-- Input data follows --
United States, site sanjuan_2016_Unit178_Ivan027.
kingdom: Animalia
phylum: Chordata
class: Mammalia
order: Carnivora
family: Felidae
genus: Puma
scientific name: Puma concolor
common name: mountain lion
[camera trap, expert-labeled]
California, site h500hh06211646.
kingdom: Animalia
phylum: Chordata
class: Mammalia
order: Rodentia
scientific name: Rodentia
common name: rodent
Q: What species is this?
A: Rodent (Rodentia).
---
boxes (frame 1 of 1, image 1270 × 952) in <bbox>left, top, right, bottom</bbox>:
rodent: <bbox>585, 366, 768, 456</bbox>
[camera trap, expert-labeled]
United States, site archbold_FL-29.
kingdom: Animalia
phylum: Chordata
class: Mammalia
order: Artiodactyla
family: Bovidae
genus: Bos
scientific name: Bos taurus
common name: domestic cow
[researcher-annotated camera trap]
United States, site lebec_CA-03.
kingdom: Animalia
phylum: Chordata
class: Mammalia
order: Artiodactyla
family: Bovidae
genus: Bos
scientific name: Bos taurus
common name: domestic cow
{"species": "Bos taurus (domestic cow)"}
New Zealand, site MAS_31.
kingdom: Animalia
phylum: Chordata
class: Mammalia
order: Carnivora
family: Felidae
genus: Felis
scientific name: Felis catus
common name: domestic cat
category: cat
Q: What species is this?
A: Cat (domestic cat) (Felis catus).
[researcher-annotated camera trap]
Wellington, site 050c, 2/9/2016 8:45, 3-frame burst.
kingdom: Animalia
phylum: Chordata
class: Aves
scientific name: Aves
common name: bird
-- Input data concluded --
Work to be completed
Once the records are read, print each of them exactly as written.

Finished task
United States, site sanjuan_2016_Unit178_Ivan027.
kingdom: Animalia
phylum: Chordata
class: Mammalia
order: Carnivora
family: Felidae
genus: Puma
scientific name: Puma concolor
common name: mountain lion
[camera trap, expert-labeled]
California, site h500hh06211646.
kingdom: Animalia
phylum: Chordata
class: Mammalia
order: Rodentia
scientific name: Rodentia
common name: rodent
Q: What species is this?
A: Rodent (Rodentia).
---
boxes (frame 1 of 1, image 1270 × 952) in <bbox>left, top, right, bottom</bbox>:
rodent: <bbox>585, 366, 768, 456</bbox>
[camera trap, expert-labeled]
United States, site archbold_FL-29.
kingdom: Animalia
phylum: Chordata
class: Mammalia
order: Artiodactyla
family: Bovidae
genus: Bos
scientific name: Bos taurus
common name: domestic cow
[researcher-annotated camera trap]
United States, site lebec_CA-03.
kingdom: Animalia
phylum: Chordata
class: Mammalia
order: Artiodactyla
family: Bovidae
genus: Bos
scientific name: Bos taurus
common name: domestic cow
{"species": "Bos taurus (domestic cow)"}
New Zealand, site MAS_31.
kingdom: Animalia
phylum: Chordata
class: Mammalia
order: Carnivora
family: Felidae
genus: Felis
scientific name: Felis catus
common name: domestic cat
category: cat
Q: What species is this?
A: Cat (domestic cat) (Felis catus).
[researcher-annotated camera trap]
Wellington, site 050c, 2/9/2016 8:45, 3-frame burst.
kingdom: Animalia
phylum: Chordata
class: Aves
scientific name: Aves
common name: bird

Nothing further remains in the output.